Die neue Lust an der Jagd kommt nicht überraschend. Wir stecken mitten im Klimawandel, wenden uns mit Grauen von Plastikbergen im Meer ab und fürchten uns vor Extremisten, die uns laut kleinformatigen Zeitungen still und heimlich vor unseren Haustüren auflauern. Kein Wunder, dass man da gern in den heimischen Mischwald geht, um dort in Ruhe und Würde sein eigenes Süppchen zu kochen. So wie eben Rudi Obauer, der jetzt schon wieder mit spöttischem Grinsen auf die Leber zeigt. Muss ich das jetzt wirklich essen? Obauer nickt, erzählt aber auch, dass er selbst mit der Jagd nicht allzu viel am Hut habe. Dafür schätzt er das Fleisch der Wildtiere umso mehr. Und es gebe ja auch mehr als genug davon. Jährlich werden mehr als 250.000 Stück Rotwild geschossen, 90.000 Stockenten, 30.000 Wildschweine, 20.000 Gämsen und 7000 Murmeltiere. Ja. Sie haben richtig gelesen: Auch Murmeltiere schmecken super. Vor allem als Suppe. „Sie sind Omega-3-Fettsäuren-Bomben“, sagt Obauer. „Sehr gesund.“Jetzt deutet er schon wieder auf die rohe Hirschleber. Ich glaube, ich muss sie wirklich essen. Ein exzellenter Koch und erfahrener Jäger in Personalunion ist übrigens Tobias Brandstätter, der im Salzburger Stadtteil Liefering sein Restaurant führt. Er deckt seinen Bedarf an Reh- und Hirschragout zu 90 Prozent aus seiner eigenen Jagd. „Wenn Sie nach einem Beweggrund fragen, warum ich Jäger bin – ich habe keinen“, sagt er mit einer inneren Ruhe, die man sonst nur von buddhistischen Wandermönchen kennt. Schon seine Großväter waren Jäger, der Vater auch. Brandstätter meint, dass er erst zum Jagen aufhört, wenn er nicht mehr dieses Zittern kurz vor und nach dem Abschuss habe. Das hänge mit dem Respekt vor dem Tier zusammen. Er weiß: Das Jagen erdet ihn. Es ist ein Gegengift gegen die Kälte unserer Industriegesellschaft.

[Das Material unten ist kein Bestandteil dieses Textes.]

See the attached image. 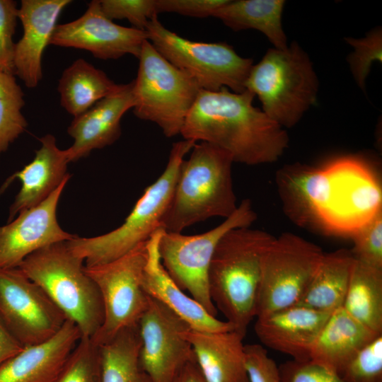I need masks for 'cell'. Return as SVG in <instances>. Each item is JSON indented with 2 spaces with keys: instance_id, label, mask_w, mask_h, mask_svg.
<instances>
[{
  "instance_id": "6da1fadb",
  "label": "cell",
  "mask_w": 382,
  "mask_h": 382,
  "mask_svg": "<svg viewBox=\"0 0 382 382\" xmlns=\"http://www.w3.org/2000/svg\"><path fill=\"white\" fill-rule=\"evenodd\" d=\"M276 183L286 214L299 226L325 235L352 238L382 212L379 180L355 156L320 167H282Z\"/></svg>"
},
{
  "instance_id": "7a4b0ae2",
  "label": "cell",
  "mask_w": 382,
  "mask_h": 382,
  "mask_svg": "<svg viewBox=\"0 0 382 382\" xmlns=\"http://www.w3.org/2000/svg\"><path fill=\"white\" fill-rule=\"evenodd\" d=\"M245 90L201 89L183 124V139L204 141L226 151L233 162L254 166L277 161L289 146L285 129L253 105Z\"/></svg>"
},
{
  "instance_id": "3957f363",
  "label": "cell",
  "mask_w": 382,
  "mask_h": 382,
  "mask_svg": "<svg viewBox=\"0 0 382 382\" xmlns=\"http://www.w3.org/2000/svg\"><path fill=\"white\" fill-rule=\"evenodd\" d=\"M249 227L231 229L221 237L209 270V293L215 307L243 337L255 318L262 259L274 238Z\"/></svg>"
},
{
  "instance_id": "277c9868",
  "label": "cell",
  "mask_w": 382,
  "mask_h": 382,
  "mask_svg": "<svg viewBox=\"0 0 382 382\" xmlns=\"http://www.w3.org/2000/svg\"><path fill=\"white\" fill-rule=\"evenodd\" d=\"M233 161L224 150L207 142L194 145L183 160L162 228L182 233L196 223L214 216L225 219L236 210L232 180Z\"/></svg>"
},
{
  "instance_id": "5b68a950",
  "label": "cell",
  "mask_w": 382,
  "mask_h": 382,
  "mask_svg": "<svg viewBox=\"0 0 382 382\" xmlns=\"http://www.w3.org/2000/svg\"><path fill=\"white\" fill-rule=\"evenodd\" d=\"M66 241L36 250L18 268L45 291L66 319L76 324L81 337L91 338L103 322L102 298L85 272L83 260L71 252Z\"/></svg>"
},
{
  "instance_id": "8992f818",
  "label": "cell",
  "mask_w": 382,
  "mask_h": 382,
  "mask_svg": "<svg viewBox=\"0 0 382 382\" xmlns=\"http://www.w3.org/2000/svg\"><path fill=\"white\" fill-rule=\"evenodd\" d=\"M195 141L183 139L173 144L165 170L138 199L125 222L105 234L67 241L71 252L86 267L110 262L146 242L162 221L171 199L180 165Z\"/></svg>"
},
{
  "instance_id": "52a82bcc",
  "label": "cell",
  "mask_w": 382,
  "mask_h": 382,
  "mask_svg": "<svg viewBox=\"0 0 382 382\" xmlns=\"http://www.w3.org/2000/svg\"><path fill=\"white\" fill-rule=\"evenodd\" d=\"M262 110L282 127L296 125L313 105L318 76L306 52L293 41L284 49L270 48L253 65L245 83Z\"/></svg>"
},
{
  "instance_id": "ba28073f",
  "label": "cell",
  "mask_w": 382,
  "mask_h": 382,
  "mask_svg": "<svg viewBox=\"0 0 382 382\" xmlns=\"http://www.w3.org/2000/svg\"><path fill=\"white\" fill-rule=\"evenodd\" d=\"M133 81V112L156 124L167 137L180 134L201 88L187 73L166 59L146 40Z\"/></svg>"
},
{
  "instance_id": "9c48e42d",
  "label": "cell",
  "mask_w": 382,
  "mask_h": 382,
  "mask_svg": "<svg viewBox=\"0 0 382 382\" xmlns=\"http://www.w3.org/2000/svg\"><path fill=\"white\" fill-rule=\"evenodd\" d=\"M147 40L170 63L190 75L202 90L226 88L245 90L253 59L241 57L224 42H202L184 38L167 29L157 17L145 28Z\"/></svg>"
},
{
  "instance_id": "30bf717a",
  "label": "cell",
  "mask_w": 382,
  "mask_h": 382,
  "mask_svg": "<svg viewBox=\"0 0 382 382\" xmlns=\"http://www.w3.org/2000/svg\"><path fill=\"white\" fill-rule=\"evenodd\" d=\"M257 219L250 199H243L229 217L204 233L184 235L163 231L158 244L161 263L175 282L210 315L218 311L209 293V270L217 243L231 229L249 227Z\"/></svg>"
},
{
  "instance_id": "8fae6325",
  "label": "cell",
  "mask_w": 382,
  "mask_h": 382,
  "mask_svg": "<svg viewBox=\"0 0 382 382\" xmlns=\"http://www.w3.org/2000/svg\"><path fill=\"white\" fill-rule=\"evenodd\" d=\"M324 254L298 235L274 237L262 259L255 318L296 304Z\"/></svg>"
},
{
  "instance_id": "7c38bea8",
  "label": "cell",
  "mask_w": 382,
  "mask_h": 382,
  "mask_svg": "<svg viewBox=\"0 0 382 382\" xmlns=\"http://www.w3.org/2000/svg\"><path fill=\"white\" fill-rule=\"evenodd\" d=\"M147 241L110 262L85 266V272L98 288L103 305V324L91 337L98 346L120 331L138 325L148 308L149 296L141 286Z\"/></svg>"
},
{
  "instance_id": "4fadbf2b",
  "label": "cell",
  "mask_w": 382,
  "mask_h": 382,
  "mask_svg": "<svg viewBox=\"0 0 382 382\" xmlns=\"http://www.w3.org/2000/svg\"><path fill=\"white\" fill-rule=\"evenodd\" d=\"M0 316L23 347L50 339L67 320L45 291L18 267L0 269Z\"/></svg>"
},
{
  "instance_id": "5bb4252c",
  "label": "cell",
  "mask_w": 382,
  "mask_h": 382,
  "mask_svg": "<svg viewBox=\"0 0 382 382\" xmlns=\"http://www.w3.org/2000/svg\"><path fill=\"white\" fill-rule=\"evenodd\" d=\"M190 328L170 309L149 297L139 323V360L152 382H174L183 366L195 358L183 335Z\"/></svg>"
},
{
  "instance_id": "9a60e30c",
  "label": "cell",
  "mask_w": 382,
  "mask_h": 382,
  "mask_svg": "<svg viewBox=\"0 0 382 382\" xmlns=\"http://www.w3.org/2000/svg\"><path fill=\"white\" fill-rule=\"evenodd\" d=\"M146 40L145 30L115 23L102 11L100 1L93 0L81 16L56 25L50 45L85 50L108 60L126 54L139 58Z\"/></svg>"
},
{
  "instance_id": "2e32d148",
  "label": "cell",
  "mask_w": 382,
  "mask_h": 382,
  "mask_svg": "<svg viewBox=\"0 0 382 382\" xmlns=\"http://www.w3.org/2000/svg\"><path fill=\"white\" fill-rule=\"evenodd\" d=\"M69 178L41 203L21 212L8 224L0 226V269L17 268L36 250L76 236L64 231L57 220L59 200Z\"/></svg>"
},
{
  "instance_id": "e0dca14e",
  "label": "cell",
  "mask_w": 382,
  "mask_h": 382,
  "mask_svg": "<svg viewBox=\"0 0 382 382\" xmlns=\"http://www.w3.org/2000/svg\"><path fill=\"white\" fill-rule=\"evenodd\" d=\"M70 0H22L18 19L23 35L15 42L14 74L29 88L37 86L42 78V59L50 45L62 11Z\"/></svg>"
},
{
  "instance_id": "ac0fdd59",
  "label": "cell",
  "mask_w": 382,
  "mask_h": 382,
  "mask_svg": "<svg viewBox=\"0 0 382 382\" xmlns=\"http://www.w3.org/2000/svg\"><path fill=\"white\" fill-rule=\"evenodd\" d=\"M330 314L296 304L257 317L255 331L267 347L286 354L293 360L307 361Z\"/></svg>"
},
{
  "instance_id": "d6986e66",
  "label": "cell",
  "mask_w": 382,
  "mask_h": 382,
  "mask_svg": "<svg viewBox=\"0 0 382 382\" xmlns=\"http://www.w3.org/2000/svg\"><path fill=\"white\" fill-rule=\"evenodd\" d=\"M133 81L97 102L74 120L68 134L74 139L66 150L69 162L87 156L91 151L112 144L121 135L120 121L134 107Z\"/></svg>"
},
{
  "instance_id": "ffe728a7",
  "label": "cell",
  "mask_w": 382,
  "mask_h": 382,
  "mask_svg": "<svg viewBox=\"0 0 382 382\" xmlns=\"http://www.w3.org/2000/svg\"><path fill=\"white\" fill-rule=\"evenodd\" d=\"M163 228H159L146 243L147 256L141 277L144 292L165 305L195 330L209 332L233 330L227 321L210 315L173 280L163 267L158 251Z\"/></svg>"
},
{
  "instance_id": "44dd1931",
  "label": "cell",
  "mask_w": 382,
  "mask_h": 382,
  "mask_svg": "<svg viewBox=\"0 0 382 382\" xmlns=\"http://www.w3.org/2000/svg\"><path fill=\"white\" fill-rule=\"evenodd\" d=\"M81 338L79 328L67 319L52 337L24 347L0 365V382H55Z\"/></svg>"
},
{
  "instance_id": "7402d4cb",
  "label": "cell",
  "mask_w": 382,
  "mask_h": 382,
  "mask_svg": "<svg viewBox=\"0 0 382 382\" xmlns=\"http://www.w3.org/2000/svg\"><path fill=\"white\" fill-rule=\"evenodd\" d=\"M191 345L205 382H248L244 337L235 330L209 332L188 328Z\"/></svg>"
},
{
  "instance_id": "603a6c76",
  "label": "cell",
  "mask_w": 382,
  "mask_h": 382,
  "mask_svg": "<svg viewBox=\"0 0 382 382\" xmlns=\"http://www.w3.org/2000/svg\"><path fill=\"white\" fill-rule=\"evenodd\" d=\"M40 148L33 161L13 174L8 181L18 178L21 188L10 206L8 222L17 214L34 207L45 200L65 179L69 163L66 150L58 148L55 137L47 134L40 139Z\"/></svg>"
},
{
  "instance_id": "cb8c5ba5",
  "label": "cell",
  "mask_w": 382,
  "mask_h": 382,
  "mask_svg": "<svg viewBox=\"0 0 382 382\" xmlns=\"http://www.w3.org/2000/svg\"><path fill=\"white\" fill-rule=\"evenodd\" d=\"M377 335L340 307L331 313L316 339L310 361L339 375Z\"/></svg>"
},
{
  "instance_id": "d4e9b609",
  "label": "cell",
  "mask_w": 382,
  "mask_h": 382,
  "mask_svg": "<svg viewBox=\"0 0 382 382\" xmlns=\"http://www.w3.org/2000/svg\"><path fill=\"white\" fill-rule=\"evenodd\" d=\"M354 262L349 250L340 249L325 253L296 304L330 313L342 307Z\"/></svg>"
},
{
  "instance_id": "484cf974",
  "label": "cell",
  "mask_w": 382,
  "mask_h": 382,
  "mask_svg": "<svg viewBox=\"0 0 382 382\" xmlns=\"http://www.w3.org/2000/svg\"><path fill=\"white\" fill-rule=\"evenodd\" d=\"M284 5L283 0H228L212 16L233 31L258 30L274 48L284 49L288 46L282 23Z\"/></svg>"
},
{
  "instance_id": "4316f807",
  "label": "cell",
  "mask_w": 382,
  "mask_h": 382,
  "mask_svg": "<svg viewBox=\"0 0 382 382\" xmlns=\"http://www.w3.org/2000/svg\"><path fill=\"white\" fill-rule=\"evenodd\" d=\"M120 86L103 71L84 59H78L64 70L57 89L61 105L75 117L116 91Z\"/></svg>"
},
{
  "instance_id": "83f0119b",
  "label": "cell",
  "mask_w": 382,
  "mask_h": 382,
  "mask_svg": "<svg viewBox=\"0 0 382 382\" xmlns=\"http://www.w3.org/2000/svg\"><path fill=\"white\" fill-rule=\"evenodd\" d=\"M342 307L370 330L382 335V270L354 260Z\"/></svg>"
},
{
  "instance_id": "f1b7e54d",
  "label": "cell",
  "mask_w": 382,
  "mask_h": 382,
  "mask_svg": "<svg viewBox=\"0 0 382 382\" xmlns=\"http://www.w3.org/2000/svg\"><path fill=\"white\" fill-rule=\"evenodd\" d=\"M139 325L100 345L102 382H152L139 360Z\"/></svg>"
},
{
  "instance_id": "f546056e",
  "label": "cell",
  "mask_w": 382,
  "mask_h": 382,
  "mask_svg": "<svg viewBox=\"0 0 382 382\" xmlns=\"http://www.w3.org/2000/svg\"><path fill=\"white\" fill-rule=\"evenodd\" d=\"M24 93L16 76L0 70V156L25 129Z\"/></svg>"
},
{
  "instance_id": "4dcf8cb0",
  "label": "cell",
  "mask_w": 382,
  "mask_h": 382,
  "mask_svg": "<svg viewBox=\"0 0 382 382\" xmlns=\"http://www.w3.org/2000/svg\"><path fill=\"white\" fill-rule=\"evenodd\" d=\"M55 382H102L99 346L81 337Z\"/></svg>"
},
{
  "instance_id": "1f68e13d",
  "label": "cell",
  "mask_w": 382,
  "mask_h": 382,
  "mask_svg": "<svg viewBox=\"0 0 382 382\" xmlns=\"http://www.w3.org/2000/svg\"><path fill=\"white\" fill-rule=\"evenodd\" d=\"M347 43L354 47V51L349 55L347 61L351 72L358 84L364 88L366 77L372 64L381 62L382 35L381 30L377 28L362 38L345 37Z\"/></svg>"
},
{
  "instance_id": "d6a6232c",
  "label": "cell",
  "mask_w": 382,
  "mask_h": 382,
  "mask_svg": "<svg viewBox=\"0 0 382 382\" xmlns=\"http://www.w3.org/2000/svg\"><path fill=\"white\" fill-rule=\"evenodd\" d=\"M340 376L345 382H382V335L364 346Z\"/></svg>"
},
{
  "instance_id": "836d02e7",
  "label": "cell",
  "mask_w": 382,
  "mask_h": 382,
  "mask_svg": "<svg viewBox=\"0 0 382 382\" xmlns=\"http://www.w3.org/2000/svg\"><path fill=\"white\" fill-rule=\"evenodd\" d=\"M352 254L355 260L382 270V212L352 238Z\"/></svg>"
},
{
  "instance_id": "e575fe53",
  "label": "cell",
  "mask_w": 382,
  "mask_h": 382,
  "mask_svg": "<svg viewBox=\"0 0 382 382\" xmlns=\"http://www.w3.org/2000/svg\"><path fill=\"white\" fill-rule=\"evenodd\" d=\"M102 11L106 17L115 19H126L132 28L145 30L148 23L158 12L156 0H99Z\"/></svg>"
},
{
  "instance_id": "d590c367",
  "label": "cell",
  "mask_w": 382,
  "mask_h": 382,
  "mask_svg": "<svg viewBox=\"0 0 382 382\" xmlns=\"http://www.w3.org/2000/svg\"><path fill=\"white\" fill-rule=\"evenodd\" d=\"M17 2L0 0V70L14 74L13 37L18 19Z\"/></svg>"
},
{
  "instance_id": "8d00e7d4",
  "label": "cell",
  "mask_w": 382,
  "mask_h": 382,
  "mask_svg": "<svg viewBox=\"0 0 382 382\" xmlns=\"http://www.w3.org/2000/svg\"><path fill=\"white\" fill-rule=\"evenodd\" d=\"M281 382H345L341 376L311 361L291 359L279 366Z\"/></svg>"
},
{
  "instance_id": "74e56055",
  "label": "cell",
  "mask_w": 382,
  "mask_h": 382,
  "mask_svg": "<svg viewBox=\"0 0 382 382\" xmlns=\"http://www.w3.org/2000/svg\"><path fill=\"white\" fill-rule=\"evenodd\" d=\"M245 361L248 382H281L279 366L263 346L245 345Z\"/></svg>"
},
{
  "instance_id": "f35d334b",
  "label": "cell",
  "mask_w": 382,
  "mask_h": 382,
  "mask_svg": "<svg viewBox=\"0 0 382 382\" xmlns=\"http://www.w3.org/2000/svg\"><path fill=\"white\" fill-rule=\"evenodd\" d=\"M228 0H156L158 13H175L196 18L212 16Z\"/></svg>"
},
{
  "instance_id": "ab89813d",
  "label": "cell",
  "mask_w": 382,
  "mask_h": 382,
  "mask_svg": "<svg viewBox=\"0 0 382 382\" xmlns=\"http://www.w3.org/2000/svg\"><path fill=\"white\" fill-rule=\"evenodd\" d=\"M23 347L0 316V365L18 353Z\"/></svg>"
},
{
  "instance_id": "60d3db41",
  "label": "cell",
  "mask_w": 382,
  "mask_h": 382,
  "mask_svg": "<svg viewBox=\"0 0 382 382\" xmlns=\"http://www.w3.org/2000/svg\"><path fill=\"white\" fill-rule=\"evenodd\" d=\"M174 382H205L195 358L183 366Z\"/></svg>"
}]
</instances>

Rohe Hirschleber würde er übrigens nie essen – beeilt er sich noch festzustellen.
Auch die Spitzenköchin Johanna Maier und ihr Ehemann Dietmar besitzen seit Jahrzehnten einen Jagdschein. Dietmar ist Vollblutjäger, während Johannas erster Schuss einem Auerhahn galt – dann ließ sie die Jägerei sein. Dietmar Maier weist auch auf die gesellschaftliche Überlegenheit des Jägers hin: „Allein schon wegen seiner gewählten Sprache“, sagt er. „Wenn jemand im Wald Exkremente erblickt, dann fehlen dem die Worte. Der Jäger aber weiß: ,Aha. Eichelgroß. Das ist die Losung eines Hirschs‘.“Okay. Jetzt ist die rohe Leber dran. Gerne würde ich sie kurz in Butterschmalz braten und mit Calvados ablöschen. Aber es muss sein: Sie knirscht beim Kauen. So schnell wie möglich runter damit. „Gesünder geht’s nicht“, sagt Obauer: „Magnesium, Eisen, Phosphor.“Stimmt. Genau so schmeckt sie – irgendwie gesund.